» **WRITTEN TASK**
Reproduce each of the following lines word for word, keeping every number, bracket, and line break unchanged.

== AVAILABLE RECORDS ==

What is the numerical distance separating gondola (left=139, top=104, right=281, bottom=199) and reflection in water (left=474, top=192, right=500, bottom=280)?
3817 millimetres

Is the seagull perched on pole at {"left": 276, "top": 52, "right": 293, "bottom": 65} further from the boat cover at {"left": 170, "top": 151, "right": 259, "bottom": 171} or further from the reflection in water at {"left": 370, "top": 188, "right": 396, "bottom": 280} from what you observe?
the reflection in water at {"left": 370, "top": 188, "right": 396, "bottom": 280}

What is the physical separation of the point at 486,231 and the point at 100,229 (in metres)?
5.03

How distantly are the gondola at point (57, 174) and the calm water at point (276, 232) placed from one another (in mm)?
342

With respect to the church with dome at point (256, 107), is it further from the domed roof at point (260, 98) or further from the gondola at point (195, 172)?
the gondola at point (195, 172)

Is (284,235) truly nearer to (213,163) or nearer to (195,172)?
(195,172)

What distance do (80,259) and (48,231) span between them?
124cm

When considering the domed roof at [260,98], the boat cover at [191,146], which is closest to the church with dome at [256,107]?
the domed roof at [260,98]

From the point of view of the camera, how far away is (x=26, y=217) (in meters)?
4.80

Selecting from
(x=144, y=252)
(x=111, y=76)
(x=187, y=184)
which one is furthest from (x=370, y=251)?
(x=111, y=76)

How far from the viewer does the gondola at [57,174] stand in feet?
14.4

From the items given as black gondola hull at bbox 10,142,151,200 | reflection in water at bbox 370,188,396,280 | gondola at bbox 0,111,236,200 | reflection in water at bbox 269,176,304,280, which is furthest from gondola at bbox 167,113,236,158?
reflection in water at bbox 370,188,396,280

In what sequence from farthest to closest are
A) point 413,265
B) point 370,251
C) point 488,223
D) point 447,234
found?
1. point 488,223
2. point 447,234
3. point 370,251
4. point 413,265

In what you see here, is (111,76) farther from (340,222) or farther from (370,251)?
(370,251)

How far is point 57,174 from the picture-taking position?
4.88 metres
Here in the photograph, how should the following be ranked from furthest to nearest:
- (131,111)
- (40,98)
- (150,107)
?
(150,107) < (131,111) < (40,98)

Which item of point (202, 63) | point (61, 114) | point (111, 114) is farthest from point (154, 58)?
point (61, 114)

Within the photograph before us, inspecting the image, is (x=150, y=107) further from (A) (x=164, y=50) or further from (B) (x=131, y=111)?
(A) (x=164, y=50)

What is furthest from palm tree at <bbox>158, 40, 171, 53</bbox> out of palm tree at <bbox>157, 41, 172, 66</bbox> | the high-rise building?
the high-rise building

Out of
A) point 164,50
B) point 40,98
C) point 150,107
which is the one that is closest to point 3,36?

===

» **CORRECT OUTPUT**
What is the numerical distance separating gondola (left=139, top=104, right=281, bottom=199) and reflection in water (left=474, top=192, right=500, bottom=280)?
3817 millimetres

Is the seagull perched on pole at {"left": 276, "top": 52, "right": 293, "bottom": 65} further from the boat cover at {"left": 170, "top": 151, "right": 259, "bottom": 171} or further from the reflection in water at {"left": 370, "top": 188, "right": 396, "bottom": 280} from what you observe?
the reflection in water at {"left": 370, "top": 188, "right": 396, "bottom": 280}

What is the physical separation of the point at 486,231 and the point at 100,229 (in metres)?
5.03

How distantly are the gondola at point (57, 174) and the calm water at point (276, 232) placed from one another (in mm)?
342

With respect to the church with dome at point (256, 107), is it further from the domed roof at point (260, 98) or further from the gondola at point (195, 172)?
the gondola at point (195, 172)

Is (284,235) truly nearer to (213,163) or nearer to (195,172)?
(195,172)

What distance do (80,259) and (48,231) span between them?
124cm

When considering the domed roof at [260,98], the boat cover at [191,146], which is closest to the church with dome at [256,107]?
the domed roof at [260,98]

From the point of view of the camera, how far away is (x=26, y=217) (in meters)?
4.80

Selecting from
(x=144, y=252)
(x=111, y=76)
(x=187, y=184)
which one is furthest from (x=370, y=251)?
(x=111, y=76)

How far from the viewer does the gondola at [57,174] stand in feet?
14.4

From the items given as black gondola hull at bbox 10,142,151,200 | reflection in water at bbox 370,188,396,280 | gondola at bbox 0,111,236,200 | reflection in water at bbox 269,176,304,280, which is furthest from gondola at bbox 167,113,236,158?
reflection in water at bbox 370,188,396,280

In what sequence from farthest to closest are
A) point 413,265
B) point 370,251
C) point 488,223
D) point 447,234
found?
1. point 488,223
2. point 447,234
3. point 370,251
4. point 413,265

In what you see here, is (111,76) farther from (340,222) or farther from (370,251)?
(370,251)

How far is point 57,174 from the picture-taking position?
4.88 metres
Here in the photograph, how should the following be ranked from furthest to nearest:
- (131,111)
- (40,98)
- (150,107)
?
(150,107) < (131,111) < (40,98)

Which item of point (202, 63) | point (61, 114) | point (111, 114) is farthest from point (154, 58)?
point (61, 114)

Within the photograph before us, inspecting the image, is (x=150, y=107) further from (A) (x=164, y=50) or further from (B) (x=131, y=111)?
(A) (x=164, y=50)

What is furthest from palm tree at <bbox>158, 40, 171, 53</bbox> out of palm tree at <bbox>157, 41, 172, 66</bbox> | the high-rise building?
the high-rise building

Out of
A) point 164,50
B) point 40,98
C) point 150,107
which is the one that is closest to point 3,36?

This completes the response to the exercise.